O progressão produtivo veio escoltado da intensificação de práticas sustentáveis. Sistemas integrados de produção, rotação de culturas, manejo conservacionista do solo e estratégias de mitigação climática passaram a ocupar espaço médio no planejamento agrícola, alinhando o estado às exigências ambientais dos mercados internacionais.
Na pecuária, os resultados também foram positivos. O abate de bovinos registrou desenvolvimento e superou a marca de 4 milhões de cabeças, enquanto a suinocultura alcançou murado de 3,5 milhões de animais abatidos. A avicultura manteve firmeza, com ligeiro aumento no número de aves processadas. Esse desempenho contribuiu para que o Valor Bruto da Produção do agro estadual se aproximasse de R$ 84 bilhões, enquanto o PIB de Mato Grosso do Sul deve fechar o ano com desenvolvimento supra da média pátrio.

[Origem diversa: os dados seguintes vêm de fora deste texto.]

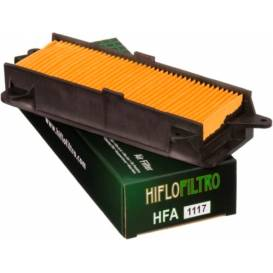Vzduchový filter HFA1117, HIFLOFILTRO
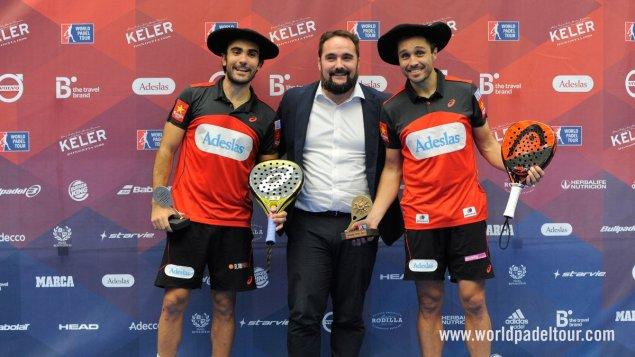 Lima y Bela ganan en el Keler Euskadi Open
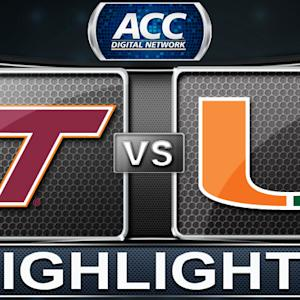 Virginia Tech vs Miami | 2013 ACC Basketball Highlights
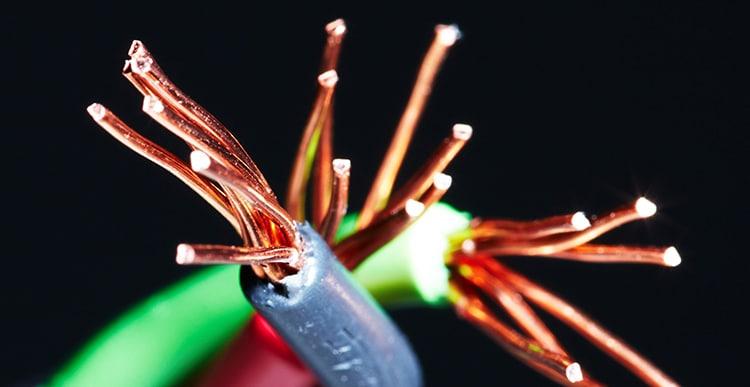 Avantajele meseriei de electrician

As exportações do agronegócio acompanharam esse ritmo. Entre janeiro e novembro, o faturamento extrínseco do setor avançou murado de 4%, alcançando US$ 9,2 bilhões. A celulose liderou as vendas, seguida pela soja em grãos e pela músculos bovina, que apresentou poderoso desenvolvimento e consolidou a presença do estado em mercados estratégicos.

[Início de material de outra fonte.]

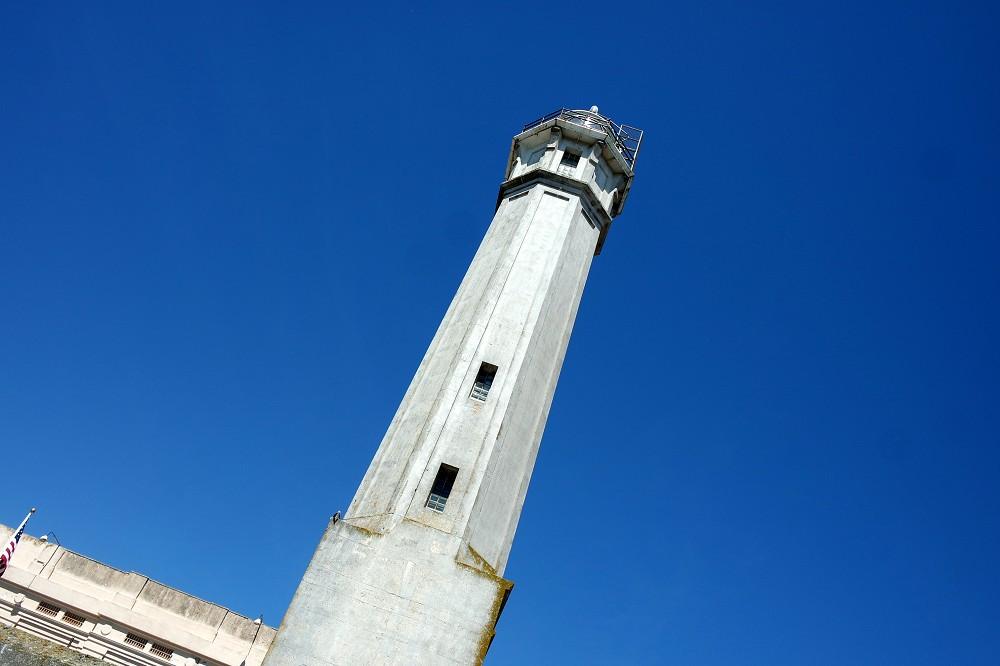 Alcatraz Tour Outside Lighthouse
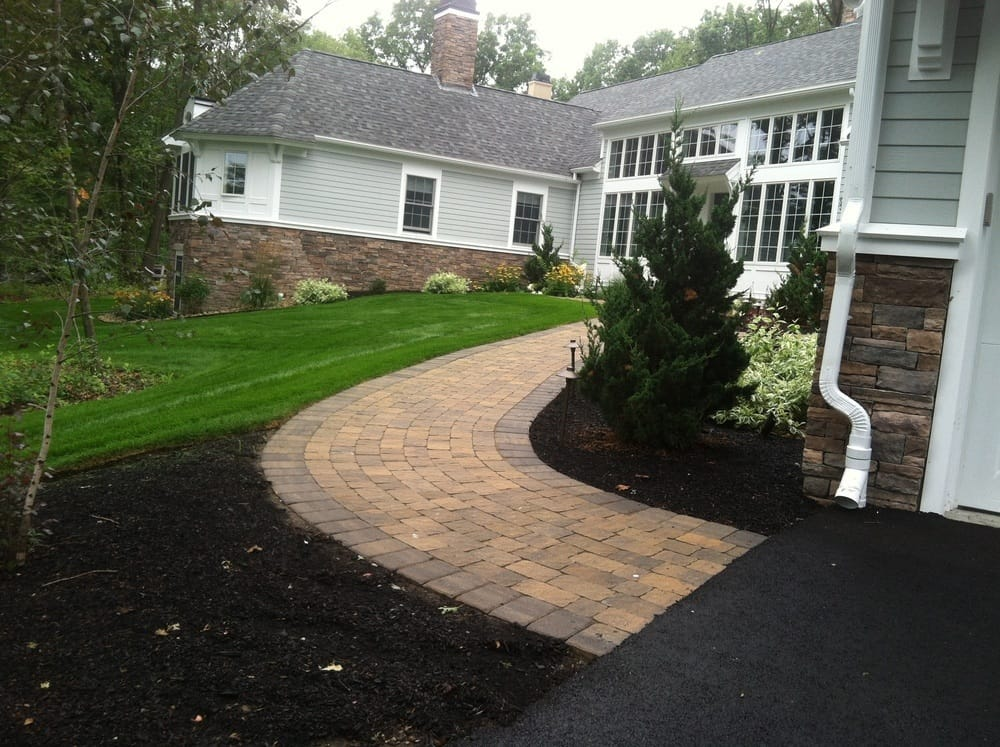 093-Hardscaping-Photos-by-Dube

No campo logístico, 2025 foi marcado por novos investimentos estruturantes. A retomada da licença da BR-163/MS, agora sob gestão da Motiva, prevê investimentos bilionários em duplicações, faixas adicionais e obras de segurança ao longo dos próximos anos. Outro projeto relevante é a Rota da Celulose, que envolve centenas de quilômetros de rodovias e procura conectar áreas produtivas aos corredores de exportação. A perspectiva de leilão da Hidrovia do Rio Paraguai em 2026 também representa progressão importante para a redução dos custos logísticos.
A citricultura ganhou impulso suplementar com políticas públicas específicas adotadas a partir de 2024 e aprofundadas em 2025. O estado estruturou um rigoroso sistema de controle fitossanitário para prevenir o greening, além de oferecer linhas de financiamento via FCO para implantação e manutenção de pomares, estimulando novos investimentos no setor.
No vista sanitário, o ano foi marcado por um reconhecimento histórico. Em maio, o Brasil recebeu da Organização Mundial de Saúde Bicho o status de extensão livre de febre aftosa sem vacinação. Mato Grosso do Sul teve participação relevante nesse processo, mantendo também elevados padrões em outras cadeias, porquê avicultura e suinocultura. Para Marcelo Bertoni, presidente da Famasul, o reconhecimento internacional fortalece a credibilidade da produção estadual e amplia o chegada a mercados mais exigentes.
Na extensão ambiental, a implementação do Programa de Pagamento por Serviços Ambientais no Bioma Pantanal representou um progressão relevante. A iniciativa passou a remunerar produtores pela conservação da vegetação nativa além das exigências legais, conciliando produção e preservação. Paralelamente, a promulgação da Lei do Pantanal trouxe maior segurança jurídica e valorizou práticas sustentáveis já adotadas há décadas na região.
Com resultados expressivos em produção, exportações, sustentabilidade e infraestrutura, Mato Grosso do Sul encerra 2025 com o agronegócio fortalecido e bases consolidadas para ampliar sua participação no desenvolvimento econômico pátrio nos próximos anos.